## TRY IT
Lay out this listing as a Markdown table with two columns, "Entry" for a running number and "Caption" for the line's text, skipping any line without text. Leave the pictures out of the answer.
########################################
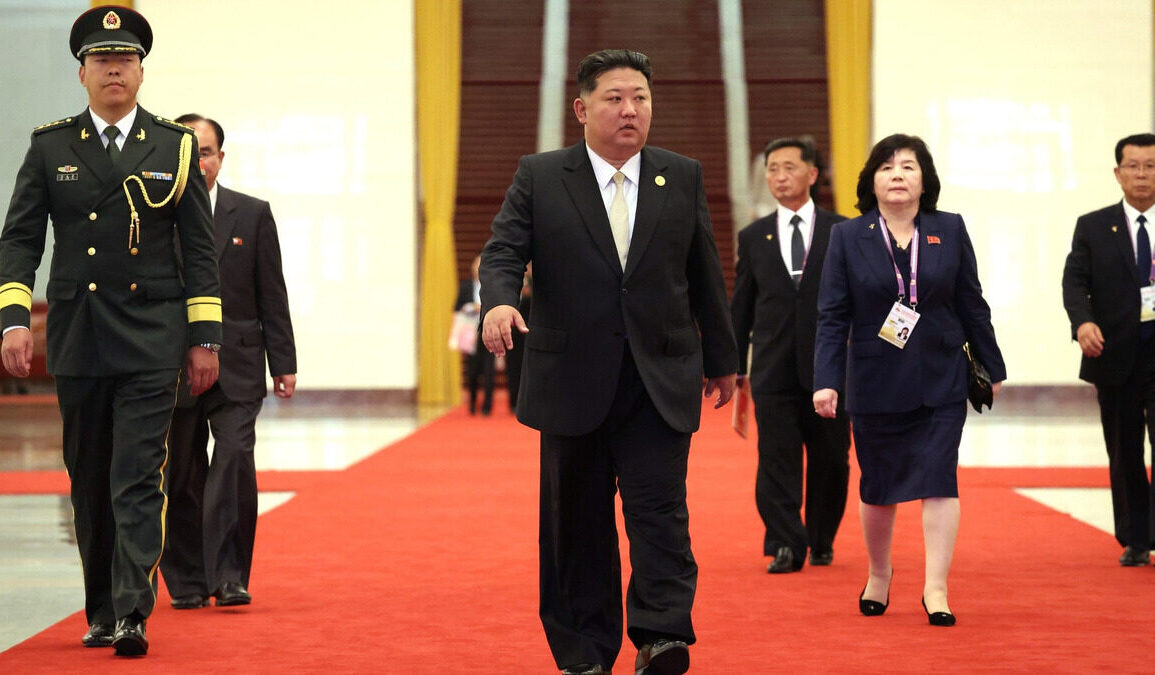 Kim Jong-un lors d’une rencontre officielle à Pékin en septembre 2025.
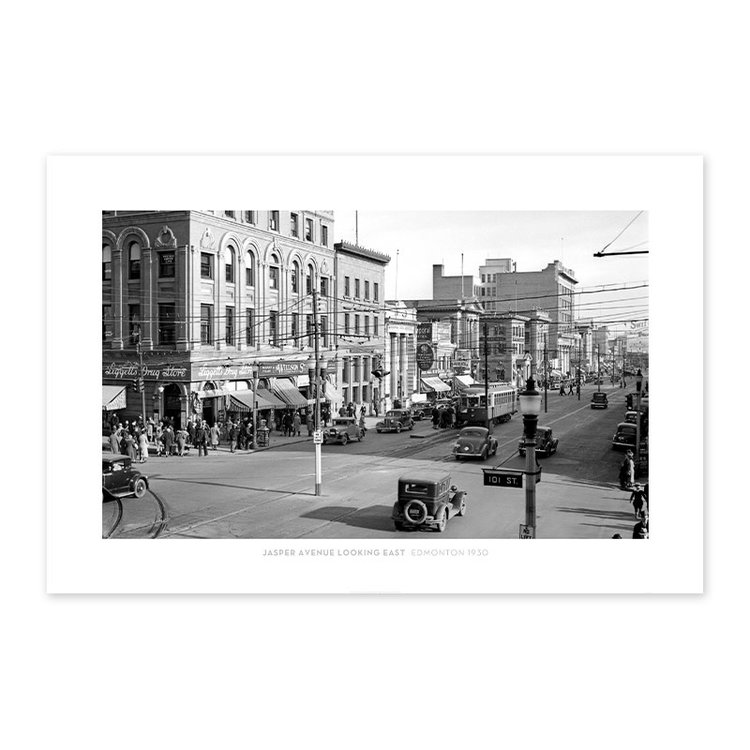 Vivid Archives Jasper Avenue Looking East Edmonton 1930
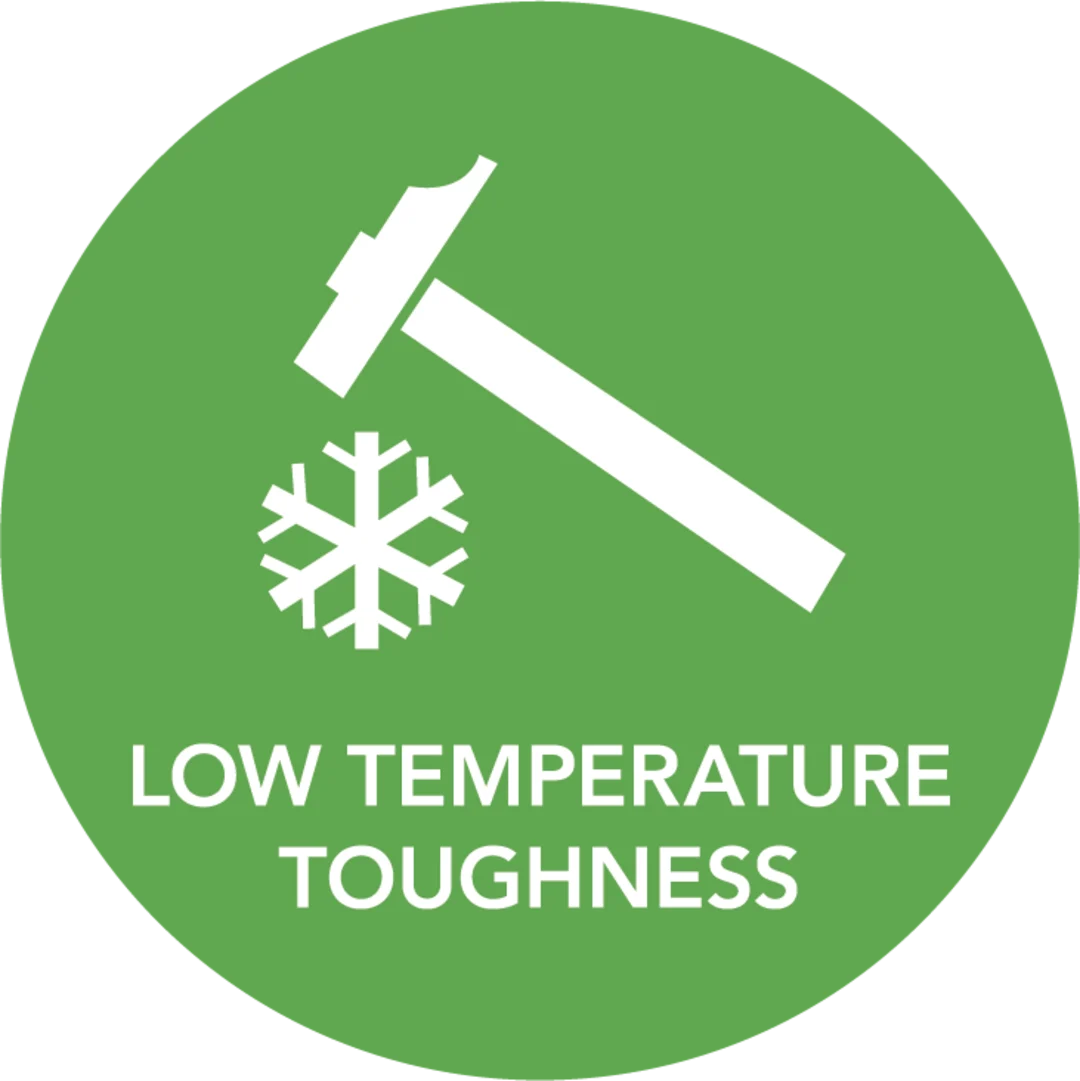 Low Temperature Toughness Icon Low Temperature Toughness Icon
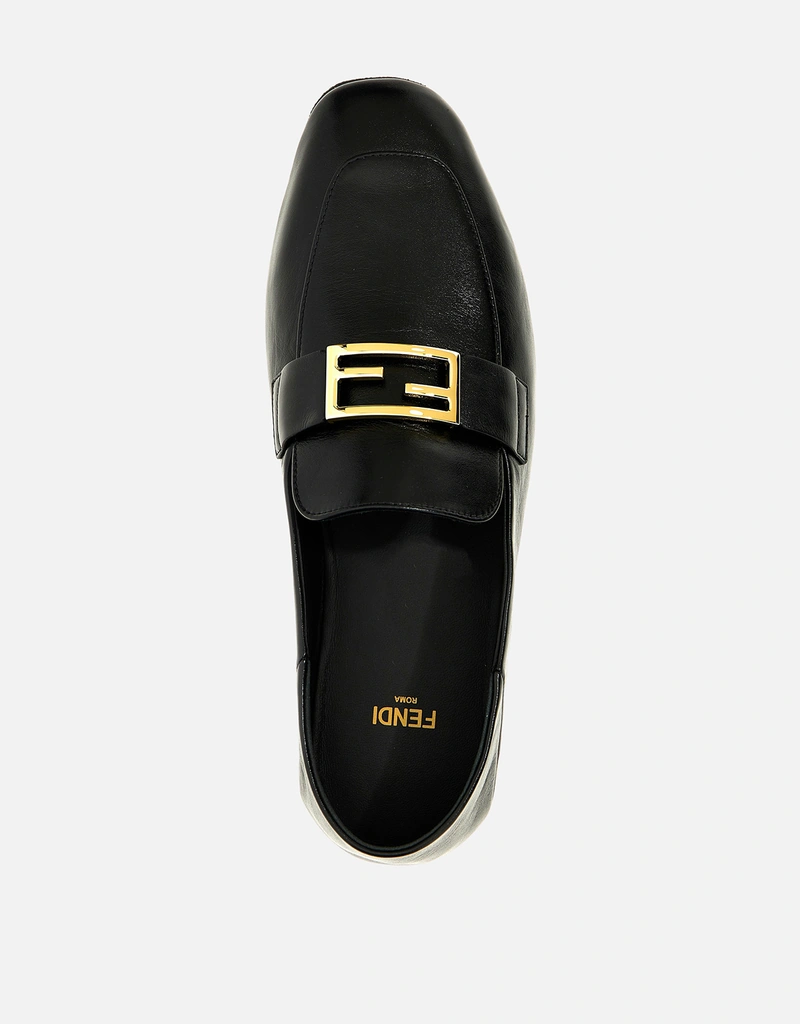 Fendi Baguette レザー ローファー () IFCHIC.COM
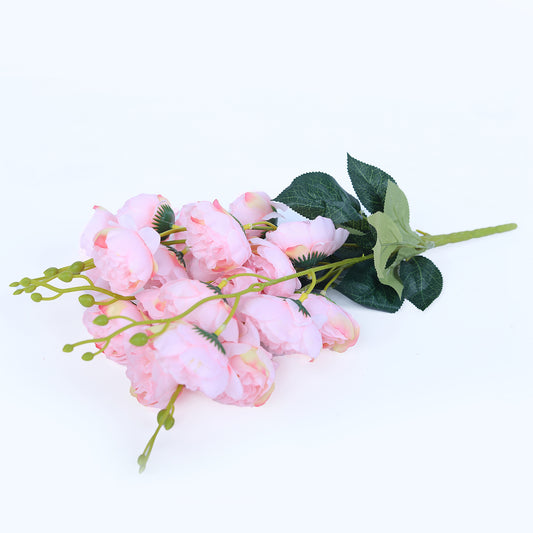 Artificial flower-Artificial Peony Silk Flowers light pink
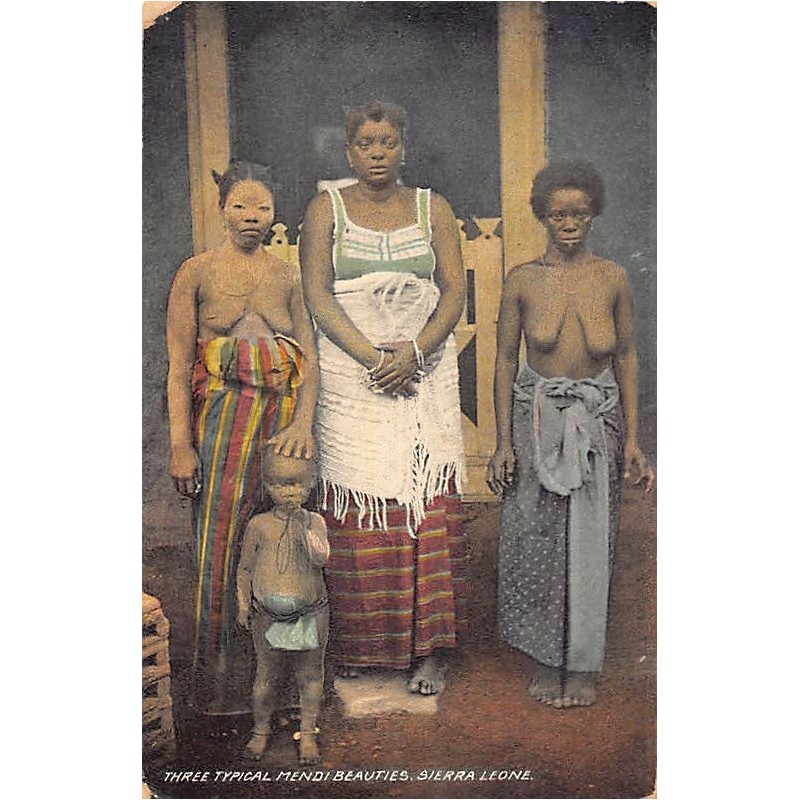 Rare collectable postcards of ETHNIC NUDE. Vintage Postcards of ETHNIC NUDE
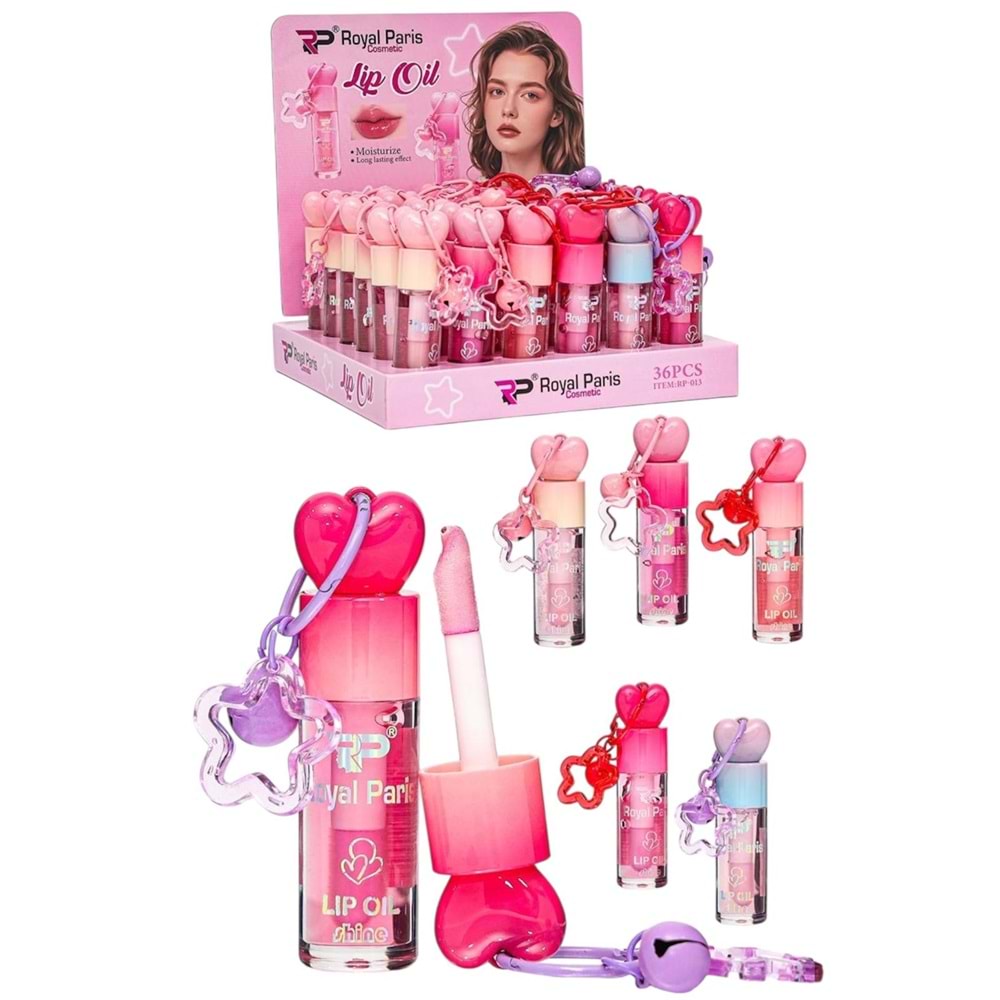 Royal Paris Kalpli Anahtarlıklı Lip Oil Rp-013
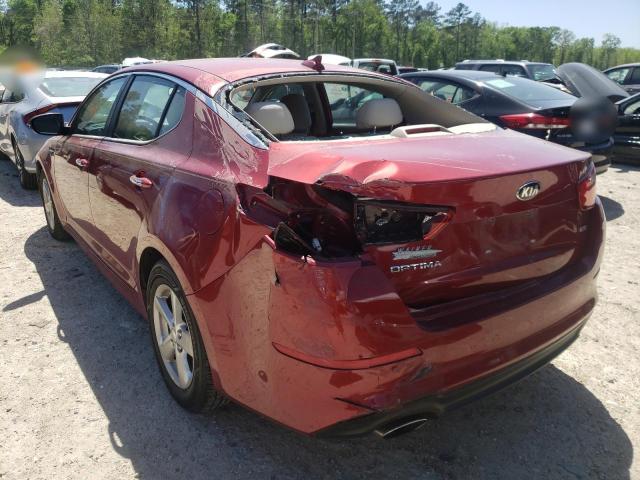 Photo 3 from auction – 2015 KIA OPTIMA LX with VIN 5XXGM4A73FG513515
########################################
## YOUR RESPONSE
| Entry | Caption |
|---|---|
| 1 |  Kim Jong-un lors d’une rencontre officielle à Pékin en septembre 2025. |
| 2 |  Vivid Archives Jasper Avenue Looking East Edmonton 1930 |
| 3 |  Low Temperature Toughness Icon Low Temperature Toughness Icon |
| 4 |  Fendi Baguette レザー ローファー () IFCHIC.COM |
| 5 |  Artificial flower-Artificial Peony Silk Flowers light pink |
| 6 |  Rare collectable postcards of ETHNIC NUDE. Vintage Postcards of ETHNIC NUDE |
| 7 |  Royal Paris Kalpli Anahtarlıklı Lip Oil Rp-013 |
| 8 |  Photo 3 from auction – 2015 KIA OPTIMA LX with VIN 5XXGM4A73FG513515 |